That will work. Starting at some size, yep I forget, there usually are two slanted slots made into the sides which I use a small screwdriver to remove the wood circle. As you have found out, on the smaller hole saws you will need to remove the drill bit or arbor to remove the wood plug.


----------



## DexterII (Jul 14, 2010)

On thicker materials, a door as an example, drill a bit over halfway from one side, then finish it from the other side; not that it always works out in your favor, but sometimes it helps keep the waste from being jammed into the bit as far, and it will leave a cleaner hole.


----------



## nap (Dec 4, 2007)

if you do not need a very accurate hole, you can also wobble the hole saw as you drill/cut. It will cut the plug so it is smaller than the inside dimension of the holesaw.


----------



## waterman1971 (Apr 19, 2009)

Thurman said:


> That will work.

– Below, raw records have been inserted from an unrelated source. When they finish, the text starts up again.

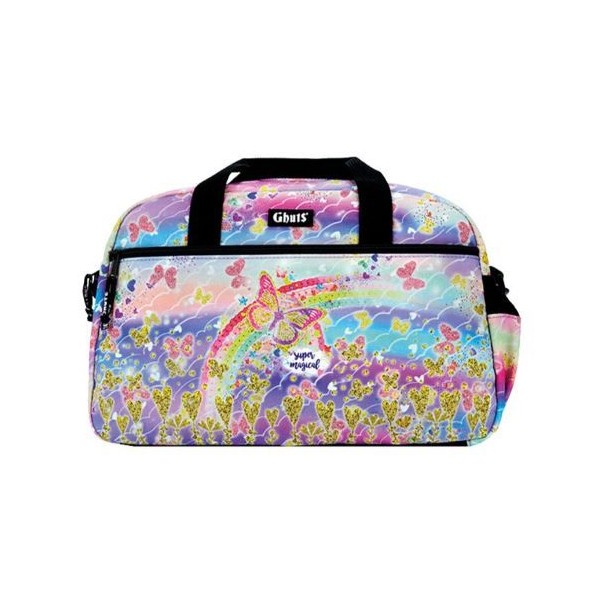 SACO DE DESPORTO GHUTS GIMMY SUPER MAGICAL 38x24,5x17,5 cm
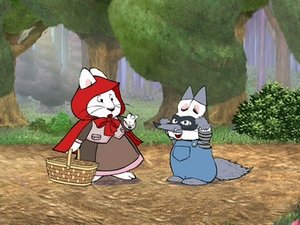 Poster for Ruby Riding Hood
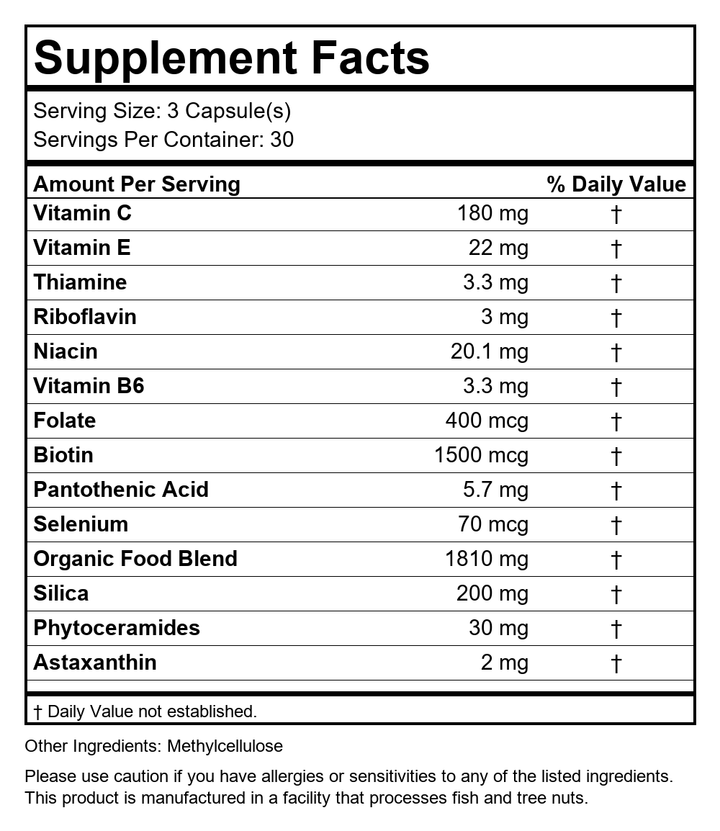 Supplement Facts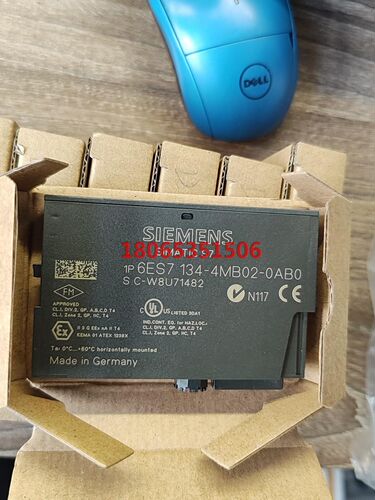 6ES7 134-4MB02-0AB0   冲新成色  功能
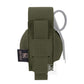 Krydex Tactical Elastic Frag Grenade Pouch MOLLE PALS & Belt system
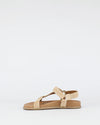 Bay Lane 'Zulu Sandal' - Natural Rafia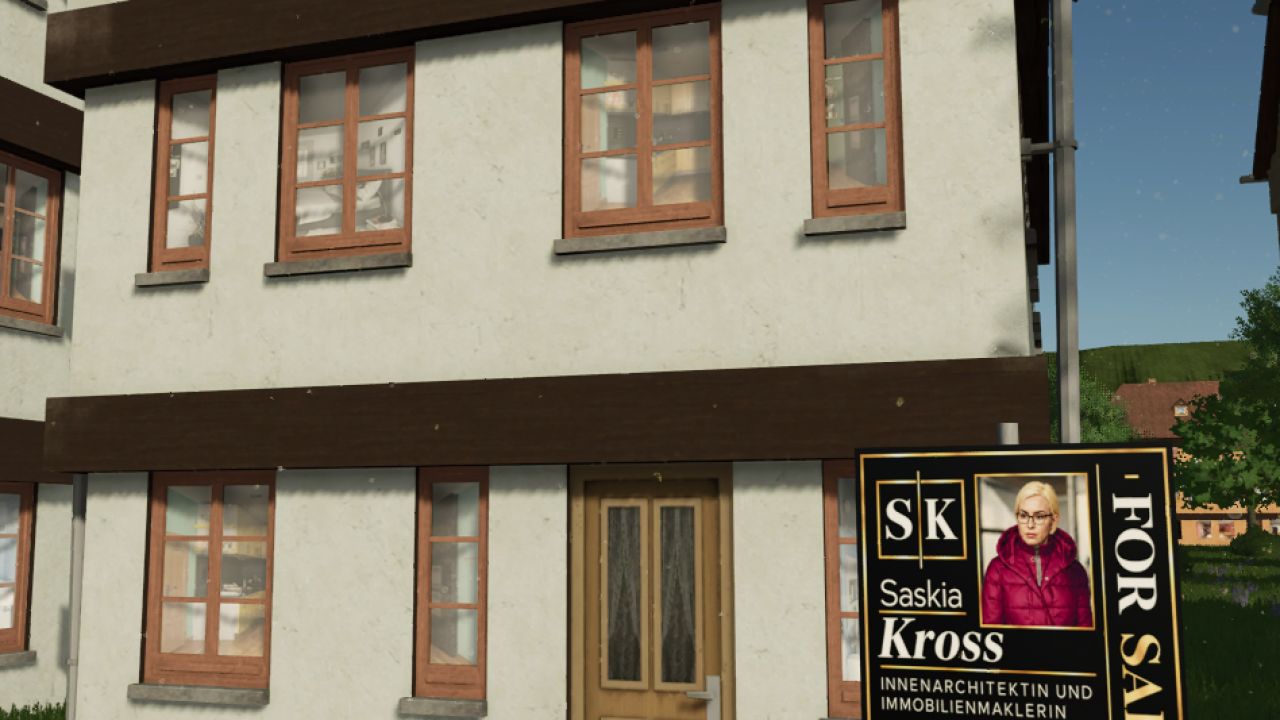 Agence immobilière Saskia Kross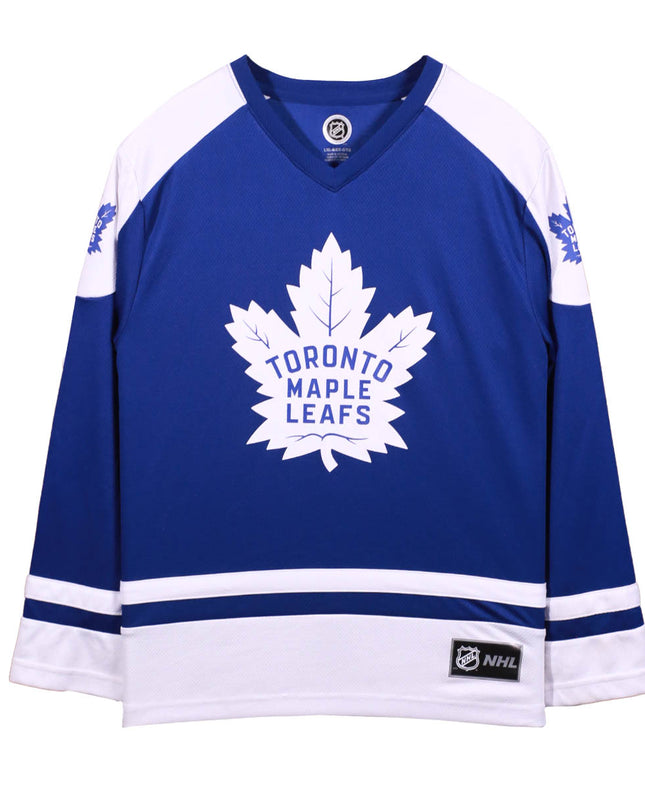 NHL Toronto Maple Leafs Mathews # 34 Jersey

Starting at some size, yep I forget, there usually are two slanted slots made into the sides which I use a small screwdriver to remove the wood circle. As you have found out, on the smaller hole saws you will need to remove the drill bit or arbor to remove the wood plug.


I always thought those slots were used for stabbing yourself in the palm of the hand.


----------



## nap (Dec 4, 2007)

waterman1971 said:


> I always thought those slots were used for stabbing yourself in the palm of the hand.


work good, don't they??!!!

just wait and see how exciting it is when you have a screwdriver stuck in there and accidentally hit the trigger (of course the proper thing to do is unplug the drill or remove the battery which I am sure we all do just so that won't happen)


----------



## bluefish7 (Sep 22, 2014)

Does anybody know if the pilot bits come out of the hole saw bits? I broke my bit and don't have it with me, trying to determine if I need to get another hole saw with pilot bit on the way home or if I could replace the pilot bit by taking it out. THanks!


----------



## de-nagorg (Feb 23, 2014)

Mine has an allen set screw to replace the pilot.


ED


----------



## Scottg (Nov 5, 2012)

If wood plug is REALLY jammed in, you can use long screws and drive them into the sides of the plug until they bottom out and they'll help push the plug out.

See video:


----------



## Energyrater (Dec 11, 2009)

I do something similar to that but I just drive a long screw into the plug to give myself something to grab on to. Then just pull/wiggle it out.


----------